Stored items:
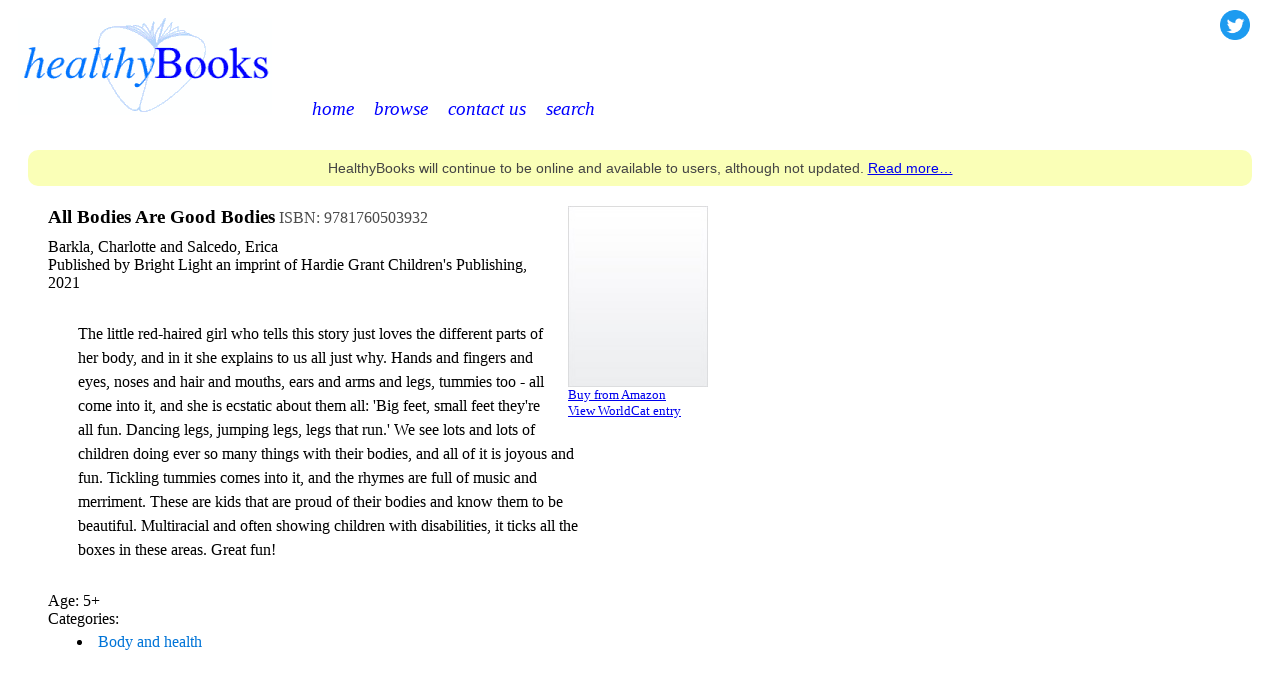

--- FILE ---
content_type: text/html
request_url: https://www.healthybooks.uk/annotation/2663/
body_size: 1561
content:
<!DOCTYPE html PUBLIC "-//W3C//DTD XHTML 1.0 Transitional//EN"
        "http://www.w3.org/TR/xhtml1/DTD/xhtml1-transitional.dtd">
<html>
  <head>
    <meta http-equiv="Content-type" content="text/html; charset=utf-8"/>
    <link rel="apple-touch-icon" sizes="180x180" href="/apple-touch-icon.png"/>
    <link rel="icon" type="image/png" sizes="32x32" href="/favicon-32x32.png"/>
    <link rel="icon" type="image/png" sizes="16x16" href="/favicon-16x16.png"/>
    <link rel="manifest" href="/site.webmanifest"/>
    <link rel="mask-icon" href="/safari-pinned-tab.svg" color="#5bbad5"/>
    <meta name="msapplication-TileColor" content="#2d89ef"/>
    <meta name="theme-color" content="#ffffff"/>
    <meta property="og:type" content="website" /><meta property="og:url" content="http://localhost:3001/annotation/2663/" /><meta property="og:title" content="All Bodies Are Good Bodies" /><meta property="twitter:card" content="summary" /><meta property="twitter:site" content="@HealthyBooksUK" /><meta property="og:description" content="The little red-haired girl who tells this story just loves the different parts of her body, and in it she explains to us all just why." /><meta property="og:image" content="https://coverart.oclc.org/ImageWebSvc/oclc/+-+2456990276_140.jpg?SearchOrder=+-+OT,OS,TN,GO,FA" /><meta property="twitter:image:alt" content="Book cover" /><title>HealthyBooks - All Bodies Are Good Bodies</title>
    <link rel="stylesheet" type="text/css" href="/css/main.css"/>
    
  </head>
  <body>
    <div><div><div class="menu"><a href="/"><img src="/images/logo.gif" width="254" height="97" alt="HealthyBooks logo"/></a><ul><li><a href="/">home</a></li><li><a href="/browse/">browse</a></li><li><a href="/contact/">contact us</a></li><li><a href="/search/">search</a></li><li id="twitter"><a href="https://twitter.com/HealthyBooksUK"><img src="/images/twitter.png" width="30" height="30"/></a></li></ul></div><div class="notification"><div>HealthyBooks will continue to be online and available to users, although not updated. <a href="/">Read more…</a></div></div></div><div class="content"><div><div class="bookInfo"><div class="image"><img src="https://coverart.oclc.org/ImageWebSvc/oclc/+-+2456990276_140.jpg?SearchOrder=+-+OT,OS,TN,GO,FA" width="140" alt="Book cover"/><a href="https://www.amazon.co.uk/dp/1760503932/ref=nosim?tag=healthybooks-21">Buy from Amazon</a><a href="https://www.worldcat.org/title/all-bodies-are-good-bodies/oclc/1265043878?referer=br&amp;ht=edition">View WorldCat entry</a></div><div class="titles"><div class="titleAndISBN"><span class="title">All Bodies Are Good Bodies</span> <span class="isbn">ISBN: 9781760503932</span></div></div><div class="authors">Barkla, Charlotte and Salcedo, Erica</div><div class="publisher">Published by Bright Light an imprint of Hardie Grant Children&#x27;s Publishing, 2021</div><div class="annotation">The little red-haired girl who tells this story just loves the different parts of her body, and in it she explains to us all just why.  Hands and fingers and eyes, noses and hair and mouths, ears and arms and legs, tummies too - all come into it, and she is ecstatic about them all:  &#x27;Big feet, small feet they&#x27;re all fun.  Dancing legs, jumping legs, legs that run.&#x27;  We see lots and lots of children doing ever so many things with their bodies, and all of it is joyous and fun.  Tickling tummies comes into it, and the rhymes are full of music and merriment.  These are kids that are proud of their bodies and know them to be beautiful.  Multiracial and often showing children with disabilities, it ticks all the boxes in these areas.  Great fun!</div><div class="age">Age: 5+</div><div class="categories">Categories: <ul><li><ul class="breadcrumb"><li><a href="/category/4/">Body and health</a></li></ul></li></ul></div></div></div></div></div>
    
  </body>
</html>


--- FILE ---
content_type: text/css
request_url: https://www.healthybooks.uk/css/main.css
body_size: 2575
content:
body {
	font-family: Georgia, "Times New Roman", Times, serif;
	padding: 10px;
}

.menu {
	width: 100%;
	padding-bottom: 20px;
}

.menu img {
	border: none;
}

.menu ul {
	display: inline;
	list-style-type: circle;
}

.menu li {
	font-style: italic;
	padding-right: 20px;
	font-size: 14pt;
	list-style-type: circle;
	display: inline;
}

.menu a {
	text-decoration: none;
	color: blue;
}

.menu a:hover {
      color: #0275d8;
}

.content {
	margin-left: 30px;
}

h1 {
	font-size: x-large;
}

p, .prose {
	max-width: 500px;
}

address {
	margin-left: 40px;
}

.annotation {
    padding: 30px;
}

.annotation, .introduction, #intro-notification {
    line-height: 150%;
    max-width: 500px;
    font-family: Georgia, "Times New Roman", Times, serif;
}

.image {
    float: right;
    margin-left: 10px;
}

.image a, .image input {
    display: block;
    font-size: small;
}

.bookInfo {
    max-width: 660px;
	padding-top: 10px;
}

.bookInfo .title {
	font-size: 14pt;
	font-weight: bold;
}

.isbn {
	right: 0px;
	color: #4c4c4c;
}

.bookInfo .authors {
	padding-top: 10px;
}

.categoryContents {
}

.categoryContents td {
	padding-left: 10px;
	padding-bottom: 5px;
	padding-right: 10px;
	padding-top: 5px;
}
td.title {
	font-size: medium;
}

.headerRow {
	border-color: black;
	border-style: solid;
	border-width: 1px;
	background-color: #e6e6e6;
	font-weight: bold;
}


.categories ul, .advancedSearch ul {
    list-style-type: none;
    margin-top: 0px;
}

.advancedSearch ul {
	padding-left: 0px;
	margin-bottom: 0px;
}

.advancedSearch li {
	padding-bottom: 10px;
}

.advancedSearch em {
	font-weight: bold;
	font-style: normal;
}

.infoBox {
    padding: 15px;
    line-height: 150%;
	color: #333333;
	display: inline-block;
	background-color: #faffb7;
}

.breadcrumb {
    color: #333333;
    font-size: medium;
    padding: 0px;
}

ul.breadcrumb li {
  display: inline;
}

ul.breadcrumb li+li:before {
  padding: 4px;
  content: "/\00a0";
}

ul.breadcrumb li a {
  color: #0275d8;
  text-decoration: none;
}

ul.breadcrumb li a:hover {
  color: blue;
  text-decoration: underline;
}

.categories ul li {
    list-style-type: disc;
    margin: 5px;
}

.notification, .warning {
    text-align: center;
    font-size: 14px;
    padding: 10px;
    color: #444444;
    font-family: Helvetica Neue, Helvetica, Arial, sans-serif;
}

.notification div, #intro-notification div, .warning span {
    border-radius: 10px;
    padding: 10px;
}

.notification div, #intro-notification div {
    background-color: #faffb7;
}

#intro-notification p {
    margin: 20px;
}

.notification a {
    text-decoration: underline;
}

#twitter {
    position: absolute;
    top: 10px;
    right: 10px;
}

Your goal: Search the entries for the string "sizes". Copy every line that has it.

Task result:
    <link rel="apple-touch-icon" sizes="180x180" href="/apple-touch-icon.png"/>
    <link rel="icon" type="image/png" sizes="32x32" href="/favicon-32x32.png"/>
    <link rel="icon" type="image/png" sizes="16x16" href="/favicon-16x16.png"/>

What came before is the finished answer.